States can administer these “test, trace and supported isolation” programs — but Congress would need to fund them. The total cost, we estimate, is $74 billion, to be spent over 12 to 18 months. That sum would cover wages and training for contract tracers, the cost of building voluntary self-isolation facilities, stipends for those in isolation and subsidies to manufacture tests.

That amount is a lot, but not compared to the cost of a crippled economy. In Congress’ latest relief package, $75 billion went to struggling hospitals alone, $380 billion to help small businesses and $25 billion toward testing. But hospitals and businesses will continue to hemorrhage money and seek bailouts as long as they can’t open safely. Not spending on disease control means new waves of infection followed by chaotic spikes in disease and death, followed by more ruinous cycles of economic openings and closures. Economists talk about “multipliers” — an injection of spending that causes even larger increases in gross domestic product. Spending on testing, tracing and paid isolation would produce an indisputable and massive multiplier effect.

States have strong economic incentives to become — and remain — green zones. Nations that have invested the most in disease control have suffered the least economic hardship: Taiwan grew 1.5% in the first quarter, whereas the United States’ gross domestic product contracted by 4.8%, at an annual adjusted rate. (Taiwan was fortunate to have its vice president, Chen Chien-Jen, a U.S.-trained epidemiologist; under his guidance, the island acted quickly with masks, temperature checks, testing and tracing.) The second quarter will be worse: The projected decline for U.S. GDP, at an annualized rate, is an alarming 40%.

Looking forward, we will see stark economic contrasts across states, depending on their investment in disease control. With $74 billion, Congress could close the gap between states and relieve pressure on state budgets hamstrung by collapsing revenues. In the spirit of federalism, states would then become laboratories for discovering the best ways to implement testing, tracing and isolation. States might choose to form interstate compacts that pool and move testing resources across state lines as the disease travels and surges; county health officials might tap firefighters or other municipal workers to build regional contact-tracing workforces (as is happening in Tyler, Texas.). When local and state governments become accountable for adopting strategies that work, we can expect more innovation.

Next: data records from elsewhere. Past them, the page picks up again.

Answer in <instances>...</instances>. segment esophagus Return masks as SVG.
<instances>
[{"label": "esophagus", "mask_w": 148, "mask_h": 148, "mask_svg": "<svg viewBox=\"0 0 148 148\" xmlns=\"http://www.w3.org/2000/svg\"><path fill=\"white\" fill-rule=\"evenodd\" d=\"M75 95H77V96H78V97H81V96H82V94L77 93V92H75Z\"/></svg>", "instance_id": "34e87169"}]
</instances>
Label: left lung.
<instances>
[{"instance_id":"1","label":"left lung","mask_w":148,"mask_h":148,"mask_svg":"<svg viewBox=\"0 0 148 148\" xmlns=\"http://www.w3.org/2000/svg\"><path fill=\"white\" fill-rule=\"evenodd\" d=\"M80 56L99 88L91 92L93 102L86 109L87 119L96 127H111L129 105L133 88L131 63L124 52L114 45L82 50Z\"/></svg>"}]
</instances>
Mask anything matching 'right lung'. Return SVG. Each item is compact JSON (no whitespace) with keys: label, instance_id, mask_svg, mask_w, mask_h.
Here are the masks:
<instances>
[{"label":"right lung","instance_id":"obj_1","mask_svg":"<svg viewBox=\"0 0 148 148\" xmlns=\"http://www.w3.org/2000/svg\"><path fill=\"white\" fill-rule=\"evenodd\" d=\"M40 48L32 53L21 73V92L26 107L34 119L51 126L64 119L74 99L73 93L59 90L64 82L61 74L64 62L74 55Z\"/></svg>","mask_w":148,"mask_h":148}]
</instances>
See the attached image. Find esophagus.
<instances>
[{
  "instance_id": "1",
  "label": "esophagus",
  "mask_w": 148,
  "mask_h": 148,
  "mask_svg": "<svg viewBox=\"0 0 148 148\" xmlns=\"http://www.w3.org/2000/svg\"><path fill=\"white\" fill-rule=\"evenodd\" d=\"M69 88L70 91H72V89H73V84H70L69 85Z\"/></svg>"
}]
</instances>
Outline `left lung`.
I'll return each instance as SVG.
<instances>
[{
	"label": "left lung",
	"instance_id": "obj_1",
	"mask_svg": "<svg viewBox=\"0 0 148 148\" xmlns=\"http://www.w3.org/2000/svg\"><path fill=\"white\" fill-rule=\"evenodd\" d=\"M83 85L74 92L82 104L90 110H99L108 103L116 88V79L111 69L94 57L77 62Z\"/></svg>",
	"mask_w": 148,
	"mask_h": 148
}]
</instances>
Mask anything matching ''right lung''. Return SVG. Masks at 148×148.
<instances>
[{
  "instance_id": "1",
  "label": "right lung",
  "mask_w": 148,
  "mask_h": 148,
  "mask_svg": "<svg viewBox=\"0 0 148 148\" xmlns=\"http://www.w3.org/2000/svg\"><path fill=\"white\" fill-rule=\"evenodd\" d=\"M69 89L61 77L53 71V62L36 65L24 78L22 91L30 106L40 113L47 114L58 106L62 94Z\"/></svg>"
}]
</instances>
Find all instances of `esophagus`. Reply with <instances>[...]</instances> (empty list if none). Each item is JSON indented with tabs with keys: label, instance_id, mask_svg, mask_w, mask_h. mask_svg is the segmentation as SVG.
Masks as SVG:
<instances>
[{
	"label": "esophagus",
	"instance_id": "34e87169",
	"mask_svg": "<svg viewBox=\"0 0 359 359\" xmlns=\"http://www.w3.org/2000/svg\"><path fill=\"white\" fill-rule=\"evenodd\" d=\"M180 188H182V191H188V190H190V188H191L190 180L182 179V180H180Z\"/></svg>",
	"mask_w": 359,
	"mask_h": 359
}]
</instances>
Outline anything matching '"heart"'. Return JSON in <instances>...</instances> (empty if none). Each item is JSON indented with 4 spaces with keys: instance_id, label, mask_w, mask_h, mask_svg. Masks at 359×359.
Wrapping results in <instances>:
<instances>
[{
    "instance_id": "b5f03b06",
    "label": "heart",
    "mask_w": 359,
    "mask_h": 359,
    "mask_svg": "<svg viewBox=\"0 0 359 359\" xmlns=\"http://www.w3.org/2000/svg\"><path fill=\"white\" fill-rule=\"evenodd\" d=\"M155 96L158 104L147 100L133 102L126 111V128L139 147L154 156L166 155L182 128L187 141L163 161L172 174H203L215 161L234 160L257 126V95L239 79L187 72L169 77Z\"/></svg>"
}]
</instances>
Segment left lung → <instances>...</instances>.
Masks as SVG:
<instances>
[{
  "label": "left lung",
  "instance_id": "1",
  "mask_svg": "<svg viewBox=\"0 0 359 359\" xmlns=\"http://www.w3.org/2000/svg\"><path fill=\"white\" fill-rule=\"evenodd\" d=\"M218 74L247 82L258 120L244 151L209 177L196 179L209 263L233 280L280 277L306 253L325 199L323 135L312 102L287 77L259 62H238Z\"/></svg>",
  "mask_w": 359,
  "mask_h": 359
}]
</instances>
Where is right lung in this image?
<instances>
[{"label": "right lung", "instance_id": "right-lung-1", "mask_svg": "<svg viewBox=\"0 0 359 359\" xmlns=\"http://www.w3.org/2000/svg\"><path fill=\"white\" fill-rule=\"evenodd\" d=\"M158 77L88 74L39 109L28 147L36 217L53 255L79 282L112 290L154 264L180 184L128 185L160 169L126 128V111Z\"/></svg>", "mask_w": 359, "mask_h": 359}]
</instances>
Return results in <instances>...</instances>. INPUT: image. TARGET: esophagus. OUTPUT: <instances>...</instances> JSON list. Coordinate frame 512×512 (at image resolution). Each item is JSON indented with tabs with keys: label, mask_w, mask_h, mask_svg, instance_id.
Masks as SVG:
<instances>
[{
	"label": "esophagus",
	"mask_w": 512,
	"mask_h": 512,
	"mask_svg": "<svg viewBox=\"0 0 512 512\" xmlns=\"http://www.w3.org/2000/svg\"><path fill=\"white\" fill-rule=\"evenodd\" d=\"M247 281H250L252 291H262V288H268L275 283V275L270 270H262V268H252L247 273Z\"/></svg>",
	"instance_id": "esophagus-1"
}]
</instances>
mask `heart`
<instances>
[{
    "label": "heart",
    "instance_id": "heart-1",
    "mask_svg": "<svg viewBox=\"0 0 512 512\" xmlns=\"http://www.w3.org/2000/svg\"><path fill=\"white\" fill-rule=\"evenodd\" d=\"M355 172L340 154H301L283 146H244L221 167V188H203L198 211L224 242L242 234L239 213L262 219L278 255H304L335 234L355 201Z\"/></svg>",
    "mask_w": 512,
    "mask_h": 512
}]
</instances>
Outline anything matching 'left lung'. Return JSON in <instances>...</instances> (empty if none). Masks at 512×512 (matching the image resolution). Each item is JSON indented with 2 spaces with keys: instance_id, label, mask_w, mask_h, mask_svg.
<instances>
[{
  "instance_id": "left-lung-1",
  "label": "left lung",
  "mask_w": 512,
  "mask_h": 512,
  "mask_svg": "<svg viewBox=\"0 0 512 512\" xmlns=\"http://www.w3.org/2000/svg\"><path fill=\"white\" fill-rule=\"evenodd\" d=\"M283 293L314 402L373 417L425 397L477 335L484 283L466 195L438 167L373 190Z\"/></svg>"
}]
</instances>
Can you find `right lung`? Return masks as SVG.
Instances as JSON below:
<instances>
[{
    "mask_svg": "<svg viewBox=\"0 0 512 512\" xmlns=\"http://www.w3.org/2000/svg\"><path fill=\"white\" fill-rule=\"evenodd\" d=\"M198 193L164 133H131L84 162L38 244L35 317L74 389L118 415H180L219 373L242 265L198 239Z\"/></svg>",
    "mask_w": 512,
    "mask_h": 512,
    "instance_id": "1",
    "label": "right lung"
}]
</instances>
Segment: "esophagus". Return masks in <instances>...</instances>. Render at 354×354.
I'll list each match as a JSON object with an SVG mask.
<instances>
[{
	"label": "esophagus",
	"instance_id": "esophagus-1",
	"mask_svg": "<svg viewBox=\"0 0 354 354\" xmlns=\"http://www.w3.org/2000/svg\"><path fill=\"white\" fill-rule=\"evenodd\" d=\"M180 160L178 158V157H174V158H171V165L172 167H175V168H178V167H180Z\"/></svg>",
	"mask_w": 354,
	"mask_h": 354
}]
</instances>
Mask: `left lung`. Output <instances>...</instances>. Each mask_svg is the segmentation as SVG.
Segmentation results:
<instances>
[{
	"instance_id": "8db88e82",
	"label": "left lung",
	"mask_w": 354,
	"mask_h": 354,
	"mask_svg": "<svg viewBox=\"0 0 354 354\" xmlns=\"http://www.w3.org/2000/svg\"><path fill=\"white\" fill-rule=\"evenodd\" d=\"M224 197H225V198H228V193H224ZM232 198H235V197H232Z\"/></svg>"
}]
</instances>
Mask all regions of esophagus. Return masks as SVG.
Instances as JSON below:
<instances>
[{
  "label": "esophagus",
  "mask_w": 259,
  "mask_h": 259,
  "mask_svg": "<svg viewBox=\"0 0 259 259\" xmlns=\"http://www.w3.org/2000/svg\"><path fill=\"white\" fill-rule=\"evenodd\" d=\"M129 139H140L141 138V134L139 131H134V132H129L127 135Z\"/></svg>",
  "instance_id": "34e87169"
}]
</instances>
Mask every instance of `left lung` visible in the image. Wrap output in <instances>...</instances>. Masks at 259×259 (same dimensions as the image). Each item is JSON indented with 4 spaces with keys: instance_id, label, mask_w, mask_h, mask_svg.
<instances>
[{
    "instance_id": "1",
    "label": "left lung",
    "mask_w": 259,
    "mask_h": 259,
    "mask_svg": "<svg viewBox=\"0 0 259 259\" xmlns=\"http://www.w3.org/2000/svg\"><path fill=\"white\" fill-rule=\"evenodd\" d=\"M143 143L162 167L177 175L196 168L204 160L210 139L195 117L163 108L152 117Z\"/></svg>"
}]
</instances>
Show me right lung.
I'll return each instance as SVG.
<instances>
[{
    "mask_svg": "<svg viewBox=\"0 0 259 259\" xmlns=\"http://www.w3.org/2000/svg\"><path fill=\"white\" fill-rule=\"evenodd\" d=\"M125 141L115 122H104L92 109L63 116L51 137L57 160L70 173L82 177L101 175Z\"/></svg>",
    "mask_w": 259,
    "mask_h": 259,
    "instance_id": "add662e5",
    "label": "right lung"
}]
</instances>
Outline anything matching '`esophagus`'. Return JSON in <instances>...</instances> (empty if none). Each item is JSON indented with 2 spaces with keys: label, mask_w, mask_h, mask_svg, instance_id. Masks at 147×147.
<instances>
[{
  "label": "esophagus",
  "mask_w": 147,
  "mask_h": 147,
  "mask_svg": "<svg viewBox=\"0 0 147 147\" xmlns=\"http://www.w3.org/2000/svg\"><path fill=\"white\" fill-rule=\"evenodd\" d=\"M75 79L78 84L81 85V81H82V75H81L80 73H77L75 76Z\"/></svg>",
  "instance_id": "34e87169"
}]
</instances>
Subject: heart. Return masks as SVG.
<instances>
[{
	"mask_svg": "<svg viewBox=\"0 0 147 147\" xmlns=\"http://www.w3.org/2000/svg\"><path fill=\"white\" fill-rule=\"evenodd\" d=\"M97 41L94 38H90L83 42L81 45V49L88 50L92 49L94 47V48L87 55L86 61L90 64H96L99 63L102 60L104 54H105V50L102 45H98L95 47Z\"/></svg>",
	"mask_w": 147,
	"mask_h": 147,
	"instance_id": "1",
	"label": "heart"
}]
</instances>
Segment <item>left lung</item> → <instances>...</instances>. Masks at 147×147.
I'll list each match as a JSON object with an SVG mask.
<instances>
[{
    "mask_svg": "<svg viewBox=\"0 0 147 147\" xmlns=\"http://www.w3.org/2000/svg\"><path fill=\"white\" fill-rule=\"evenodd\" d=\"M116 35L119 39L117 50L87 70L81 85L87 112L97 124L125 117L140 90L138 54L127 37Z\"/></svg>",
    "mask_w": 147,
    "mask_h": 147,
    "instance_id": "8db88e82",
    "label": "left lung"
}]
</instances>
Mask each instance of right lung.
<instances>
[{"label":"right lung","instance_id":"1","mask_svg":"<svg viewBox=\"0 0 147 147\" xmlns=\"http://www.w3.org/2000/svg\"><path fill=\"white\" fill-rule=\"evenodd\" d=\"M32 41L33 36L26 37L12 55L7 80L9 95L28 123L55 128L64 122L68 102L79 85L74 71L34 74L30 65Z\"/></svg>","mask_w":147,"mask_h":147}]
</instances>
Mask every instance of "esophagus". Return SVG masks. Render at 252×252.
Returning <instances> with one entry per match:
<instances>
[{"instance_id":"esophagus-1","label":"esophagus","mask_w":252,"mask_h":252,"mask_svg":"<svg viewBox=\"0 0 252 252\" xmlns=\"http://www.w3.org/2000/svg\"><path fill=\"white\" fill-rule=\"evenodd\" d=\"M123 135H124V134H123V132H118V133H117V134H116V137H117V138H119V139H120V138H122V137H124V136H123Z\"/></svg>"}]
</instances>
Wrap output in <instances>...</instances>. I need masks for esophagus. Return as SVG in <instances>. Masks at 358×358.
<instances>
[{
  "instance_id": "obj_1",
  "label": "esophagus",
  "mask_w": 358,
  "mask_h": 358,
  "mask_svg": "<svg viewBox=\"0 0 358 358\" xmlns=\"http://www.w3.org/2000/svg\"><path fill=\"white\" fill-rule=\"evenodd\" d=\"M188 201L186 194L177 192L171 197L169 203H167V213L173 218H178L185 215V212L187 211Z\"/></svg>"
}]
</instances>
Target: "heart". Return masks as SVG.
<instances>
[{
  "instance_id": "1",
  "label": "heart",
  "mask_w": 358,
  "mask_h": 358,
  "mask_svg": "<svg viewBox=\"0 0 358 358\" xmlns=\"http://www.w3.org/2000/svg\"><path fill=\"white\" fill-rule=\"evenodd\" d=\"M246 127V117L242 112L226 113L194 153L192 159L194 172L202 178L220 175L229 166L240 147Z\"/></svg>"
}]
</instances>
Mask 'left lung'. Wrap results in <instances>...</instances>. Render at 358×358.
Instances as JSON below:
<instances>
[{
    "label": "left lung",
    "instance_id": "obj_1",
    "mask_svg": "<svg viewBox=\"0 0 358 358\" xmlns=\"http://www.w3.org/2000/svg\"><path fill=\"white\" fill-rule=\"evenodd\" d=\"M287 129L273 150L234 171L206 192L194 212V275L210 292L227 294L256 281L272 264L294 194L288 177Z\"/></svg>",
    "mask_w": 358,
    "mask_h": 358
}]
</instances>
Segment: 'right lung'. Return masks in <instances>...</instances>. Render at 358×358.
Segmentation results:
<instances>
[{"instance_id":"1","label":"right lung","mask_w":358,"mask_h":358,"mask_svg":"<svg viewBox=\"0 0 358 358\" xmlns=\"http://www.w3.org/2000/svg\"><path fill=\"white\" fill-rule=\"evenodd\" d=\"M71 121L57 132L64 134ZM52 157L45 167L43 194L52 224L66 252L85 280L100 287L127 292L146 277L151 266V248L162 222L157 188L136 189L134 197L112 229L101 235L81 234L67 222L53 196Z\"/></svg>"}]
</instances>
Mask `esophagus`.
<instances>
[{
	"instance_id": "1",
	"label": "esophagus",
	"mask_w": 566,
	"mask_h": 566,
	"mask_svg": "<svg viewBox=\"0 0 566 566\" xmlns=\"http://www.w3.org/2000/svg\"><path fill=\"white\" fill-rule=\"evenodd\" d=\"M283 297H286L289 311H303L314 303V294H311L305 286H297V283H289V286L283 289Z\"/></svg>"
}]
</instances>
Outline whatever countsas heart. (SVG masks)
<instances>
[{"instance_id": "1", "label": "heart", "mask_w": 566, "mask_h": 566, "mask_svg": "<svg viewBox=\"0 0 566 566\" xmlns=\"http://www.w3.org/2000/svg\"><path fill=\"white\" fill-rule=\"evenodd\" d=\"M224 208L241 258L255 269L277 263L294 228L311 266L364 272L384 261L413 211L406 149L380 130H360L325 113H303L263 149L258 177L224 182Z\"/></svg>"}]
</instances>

How do we know that testing, tracing and supported isolation would work? It already has worked in New Zealand, South Korea and Taiwan — where there have been few to no new daily cases recently. Taiwan never had to shut down its economy, while New Zealand and South Korea are returning to normal. It would work here, too. Since March, Congress has passed relief bills totaling $3.6 trillion to support an economy devastated by a virus — and $3 trillion more is on the table. We should attack the disease directly so we can stop spending to alleviate symptoms. Following this road map, we can defeat the coronavirus and be celebrating life, liberty and livelihood by the Fourth of July.

Alex Tabarrok is the Bartley J. Madden chair in economics at the Mercatus Center at George Mason University. Puja Ahluwalia Ohlhaver is a senior fellow at the RadicalxChange Foundation and chief executive of ClearPath Surgical. Both contributed to the report “Pandemic Resilience: Getting It Done,” by the Edmond J. Safra Center for Ethics at Harvard University.